PROBLEM REQUIREMENTS
Restate the entries word for word, omitting nothing.

+++ DATA FOR PROCESSING

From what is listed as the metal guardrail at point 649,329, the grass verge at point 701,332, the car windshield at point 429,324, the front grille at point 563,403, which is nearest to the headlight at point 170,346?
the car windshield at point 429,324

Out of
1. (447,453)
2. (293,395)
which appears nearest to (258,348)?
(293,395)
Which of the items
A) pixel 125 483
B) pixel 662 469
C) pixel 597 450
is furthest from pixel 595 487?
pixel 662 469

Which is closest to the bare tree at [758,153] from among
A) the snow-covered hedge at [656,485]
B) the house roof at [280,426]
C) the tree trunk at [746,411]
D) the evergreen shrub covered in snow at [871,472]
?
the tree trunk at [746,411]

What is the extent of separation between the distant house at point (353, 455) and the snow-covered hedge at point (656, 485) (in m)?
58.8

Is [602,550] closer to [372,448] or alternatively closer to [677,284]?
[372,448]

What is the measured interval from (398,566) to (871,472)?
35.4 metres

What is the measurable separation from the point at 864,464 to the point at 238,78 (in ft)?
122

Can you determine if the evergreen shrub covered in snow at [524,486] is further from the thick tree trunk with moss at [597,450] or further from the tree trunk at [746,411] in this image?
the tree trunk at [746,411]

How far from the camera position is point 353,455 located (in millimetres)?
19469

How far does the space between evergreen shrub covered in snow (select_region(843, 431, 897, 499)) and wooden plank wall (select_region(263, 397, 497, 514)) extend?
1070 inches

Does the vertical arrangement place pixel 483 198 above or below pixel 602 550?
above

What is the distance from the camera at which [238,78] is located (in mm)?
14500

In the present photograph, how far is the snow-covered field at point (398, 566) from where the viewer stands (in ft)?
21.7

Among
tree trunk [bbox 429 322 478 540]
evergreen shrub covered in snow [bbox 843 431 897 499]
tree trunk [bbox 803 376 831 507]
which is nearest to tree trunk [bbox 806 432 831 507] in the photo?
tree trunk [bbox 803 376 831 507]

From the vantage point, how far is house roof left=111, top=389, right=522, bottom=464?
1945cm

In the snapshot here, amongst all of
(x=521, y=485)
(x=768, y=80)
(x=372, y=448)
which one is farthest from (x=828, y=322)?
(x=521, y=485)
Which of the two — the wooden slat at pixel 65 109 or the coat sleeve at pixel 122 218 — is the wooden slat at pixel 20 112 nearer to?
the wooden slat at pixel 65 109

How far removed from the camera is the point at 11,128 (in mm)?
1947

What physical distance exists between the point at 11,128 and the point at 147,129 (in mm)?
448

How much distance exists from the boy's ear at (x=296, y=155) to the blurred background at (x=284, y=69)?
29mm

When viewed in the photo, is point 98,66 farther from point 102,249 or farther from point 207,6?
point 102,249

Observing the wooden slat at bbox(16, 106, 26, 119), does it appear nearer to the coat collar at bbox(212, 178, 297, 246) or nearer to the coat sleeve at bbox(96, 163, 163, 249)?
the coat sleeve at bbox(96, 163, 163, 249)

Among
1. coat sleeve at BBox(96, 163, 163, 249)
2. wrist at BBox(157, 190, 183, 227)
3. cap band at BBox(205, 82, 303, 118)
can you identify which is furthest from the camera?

++++++

SOLUTION TO THIS PROBLEM
From what is listed as the metal guardrail at point 649,329, the grass verge at point 701,332, the car windshield at point 429,324, the front grille at point 563,403, which is nearest to the headlight at point 170,346?
the car windshield at point 429,324

Out of
1. (447,453)
2. (293,395)
which appears nearest to (258,348)?
(293,395)
Which of the items
A) pixel 125 483
B) pixel 662 469
C) pixel 597 450
is furthest from pixel 595 487?
pixel 662 469

Which is closest to the bare tree at [758,153] from among
A) the snow-covered hedge at [656,485]
B) the house roof at [280,426]
C) the tree trunk at [746,411]
D) the evergreen shrub covered in snow at [871,472]
?
the tree trunk at [746,411]

What is the extent of separation between the distant house at point (353, 455) and the snow-covered hedge at point (656, 485) (in m)?
58.8

Is [602,550] closer to [372,448] or alternatively closer to [677,284]?
[372,448]

What is the measured interval from (398,566) to (871,472)?
35.4 metres

What is the measurable separation from the point at 864,464 to the point at 238,78 (in ft)?
122

Can you determine if the evergreen shrub covered in snow at [524,486] is further from the thick tree trunk with moss at [597,450] or further from the tree trunk at [746,411] in this image?
the tree trunk at [746,411]

How far from the camera position is point 353,455 located (in millimetres)?
19469

How far does the space between evergreen shrub covered in snow (select_region(843, 431, 897, 499)) and wooden plank wall (select_region(263, 397, 497, 514)) extend?
1070 inches

Does the vertical arrangement place pixel 483 198 above or below pixel 602 550?
above

What is the distance from the camera at which [238,78] is located (in mm)?
14500

In the present photograph, how far is the snow-covered field at point (398, 566) from where the viewer stands (in ft)?
21.7

Among
tree trunk [bbox 429 322 478 540]
evergreen shrub covered in snow [bbox 843 431 897 499]
tree trunk [bbox 803 376 831 507]
which is nearest to tree trunk [bbox 806 432 831 507] in the photo?
tree trunk [bbox 803 376 831 507]

From the vantage point, how far is house roof left=111, top=389, right=522, bottom=464?
1945cm

In the snapshot here, amongst all of
(x=521, y=485)
(x=768, y=80)
(x=372, y=448)
which one is farthest from (x=828, y=322)?
(x=521, y=485)
Which of the two — the wooden slat at pixel 65 109 or the coat sleeve at pixel 122 218 — is the wooden slat at pixel 20 112 nearer to?
the wooden slat at pixel 65 109

How far removed from the camera is the point at 11,128 (in mm)?
1947

What physical distance exists between the point at 11,128 and the point at 147,129 (in mm)?
448

How much distance exists from the boy's ear at (x=296, y=155) to the blurred background at (x=284, y=69)?
29mm

When viewed in the photo, is point 98,66 farther from point 102,249 or farther from point 207,6?
point 102,249

Observing the wooden slat at bbox(16, 106, 26, 119), does it appear nearer to the coat collar at bbox(212, 178, 297, 246) or nearer to the coat sleeve at bbox(96, 163, 163, 249)?
the coat sleeve at bbox(96, 163, 163, 249)

Among
1. coat sleeve at BBox(96, 163, 163, 249)
2. wrist at BBox(157, 190, 183, 227)
3. cap band at BBox(205, 82, 303, 118)
can you identify which is furthest from the camera?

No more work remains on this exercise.